Taïwan a ouvert une ambassade de facto en Lituanie, une percée diplomatique pour l’île, balayant la forte opposition de Pékin qui a de nouveau exprimé sa colère et averti des conséquences.

Taipei a annoncé jeudi qu’elle avait officiellement ouvert un bureau en Lituanie en utilisant le nom de Taïwan, un départ diplomatique important qui a défié une campagne de pression de Pékin.

La Lituanie a révélé en juillet qu’elle avait accepté de laisser l’île autonome de Taïwan ouvrir un bureau de représentation en utilisant son nom, le premier nouvel avant-poste diplomatique de l’île en Europe depuis 18 ans.

Cette décision a suscité une vive réaction de la part de la Chine, qui a retiré son ambassadeur en Lituanie et a demandé à Vilnius de faire de même, ce qu’elle a finalement fait.

D’autres bureaux de Taïwan en Europe et aux États-Unis utilisent le nom de la ville de Taipei, évitant toute référence à l’île elle-même, que la Chine revendique comme son propre territoire.

La Chine a intensifié ses efforts pour amener les autres pays à limiter leurs interactions avec Taïwan, voire à les couper. Seuls 15 pays entretiennent des relations diplomatiques officielles avec Taïwan.

La Chine a condamné cette ouverture comme un « acte extrêmement flagrant », affirmant que toute démarche visant à obtenir l’indépendance de Taïwan était « vouée à l’échec ».

« Nous exigeons que la partie lituanienne corrige immédiatement sa mauvaise décision », a déclaré le ministère chinois des Affaires étrangères dans un communiqué.

Pékin a également été irrité par la décision de la Lituanie d’ouvrir son propre bureau de représentation à Taïwan, bien qu’aucune date ferme n’ait encore été fixée pour cela. Le ministère des affaires étrangères de Taïwan a déclaré que l’ouverture de ce bureau « ouvrirait une voie nouvelle et prometteuse » pour les relations entre Taïwan et la Lituanie.

Il existe un énorme potentiel de coopération dans des secteurs tels que les semi-conducteurs, les lasers et les technologies financières, a-t-il ajouté. « Taïwan chérira et promouvra cette nouvelle amitié fondée sur nos valeurs communes ».

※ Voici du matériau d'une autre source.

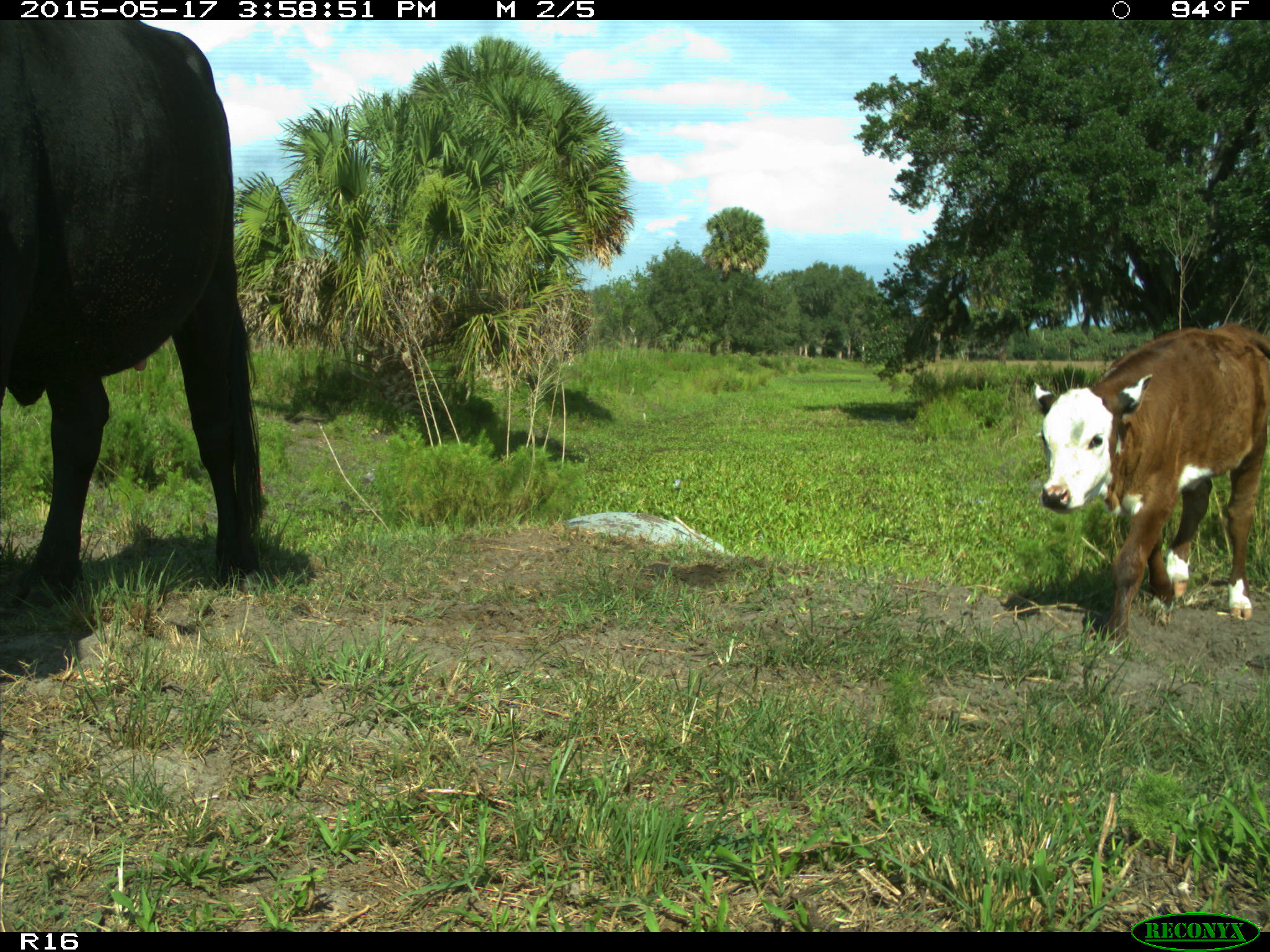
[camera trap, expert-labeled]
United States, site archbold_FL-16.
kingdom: Animalia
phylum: Chordata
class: Mammalia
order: Artiodactyla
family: Bovidae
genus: Bos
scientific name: Bos taurus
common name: domestic cow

Le ministère chinois des Affaires étrangères a déclaré que cette démarche était une « inférence grossière » dans les affaires intérieures du pays.

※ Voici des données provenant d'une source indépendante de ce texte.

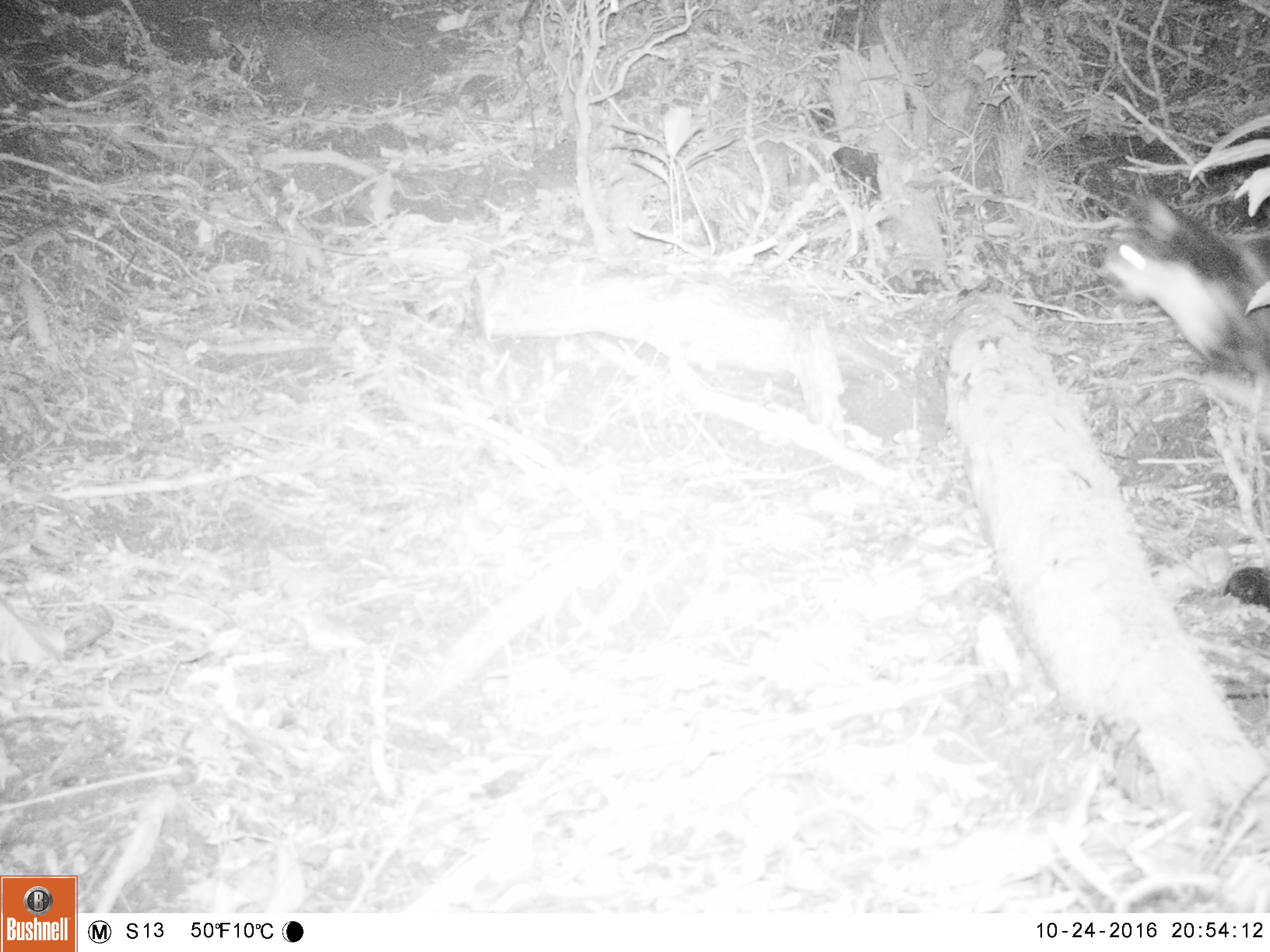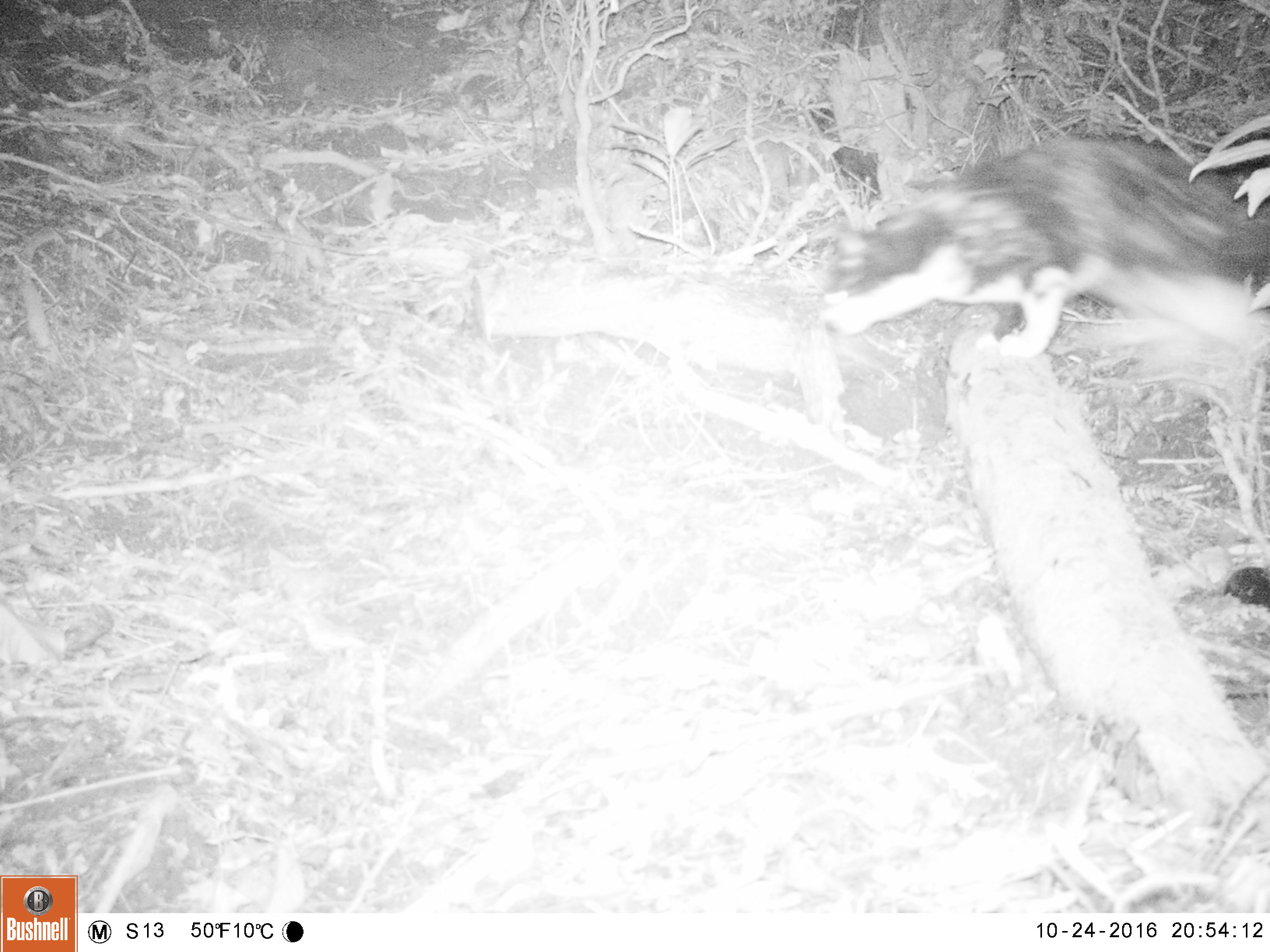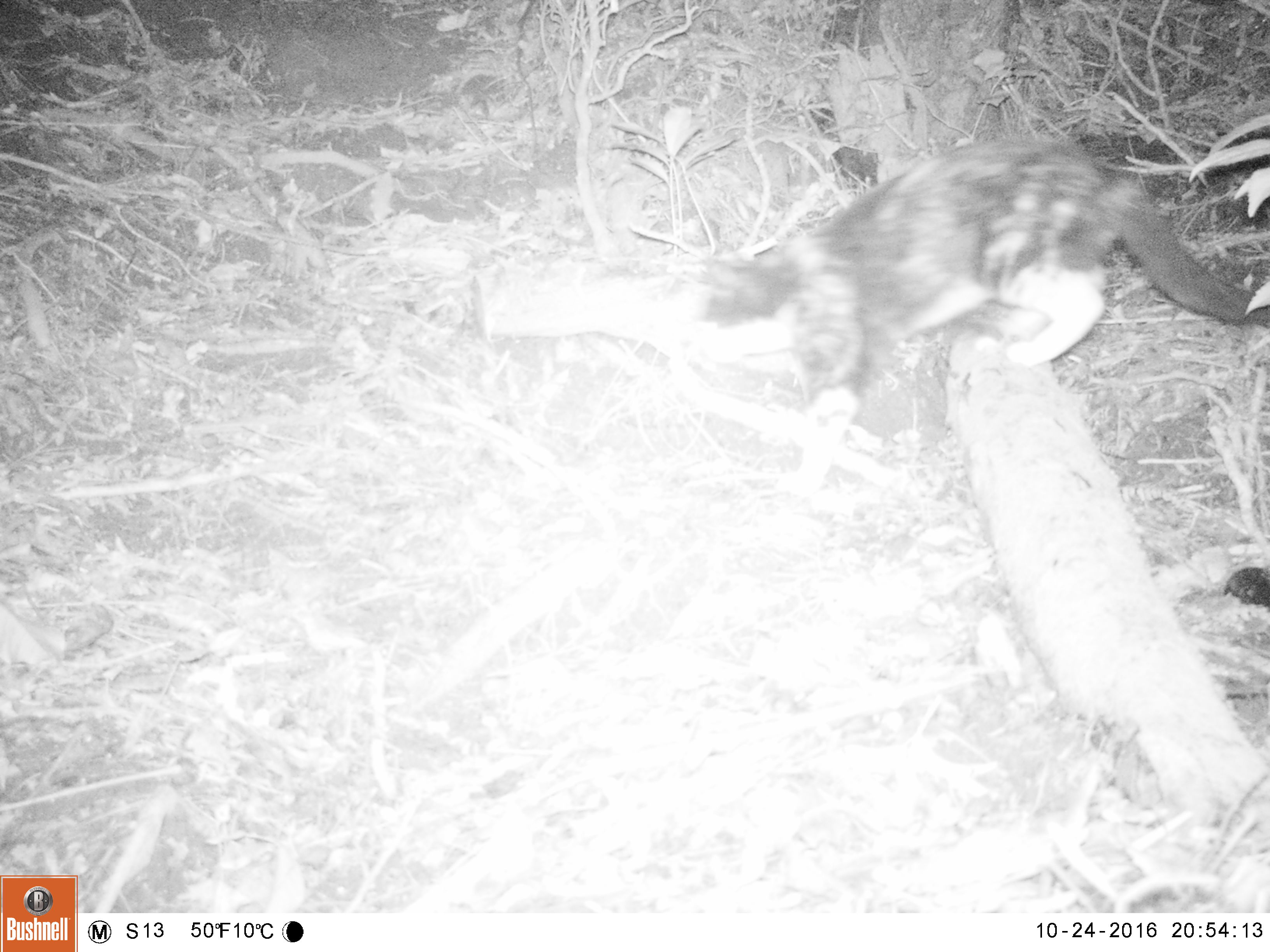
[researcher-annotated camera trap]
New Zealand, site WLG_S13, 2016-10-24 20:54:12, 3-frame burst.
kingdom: Animalia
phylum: Chordata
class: Mammalia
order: Carnivora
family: Felidae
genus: Felis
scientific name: Felis catus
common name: domestic cat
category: cat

« La partie lituanienne est responsable de toutes les conséquences qui en découlent », a-t-il déclaré.

Le ministère taïwanais des affaires étrangères a déclaré que le bureau lituanien serait dirigé par Eric Huang, actuellement chef de mission de Taipei en Lettonie voisine.

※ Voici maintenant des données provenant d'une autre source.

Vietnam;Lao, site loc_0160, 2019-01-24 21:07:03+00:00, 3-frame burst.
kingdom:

« Nous sommes très heureux d’avoir l’occasion de faciliter et de promouvoir les relations entre Taïwan et la Lituanie », a déclaré M. Huang.

Concernant la signification de l’utilisation du nom de Taïwan, il a déclaré qu’elle était « bien sûr très significative ».

« Nous ne mettrons pas trop l’accent sur le contexte géopolitique. En tant que bureau de représentation de mon pays, ce qui m’importe, c’est de promouvoir une relation substantielle. »

L’ouverture du bureau de Vilnius est le dernier signe en date indiquant que certains pays baltes et d’Europe centrale cherchent à établir des relations plus étroites avec Taïwan, même si cela met la Chine en colère.

Le mois dernier, une délégation de responsables taïwanais a visité la Slovaquie, la République tchèque et la Lituanie, suscitant la colère de Pékin.

Le différend avec la Lituanie au sujet de Taïwan a également attiré les États-Unis, qui ont offert leur soutien à Vilnius pour résister à la pression chinoise.

De nombreux autres pays ont des ambassades de facto à Taipei, dont plusieurs États membres de l’UE, la Grande-Bretagne, l’Australie et les États-Unis.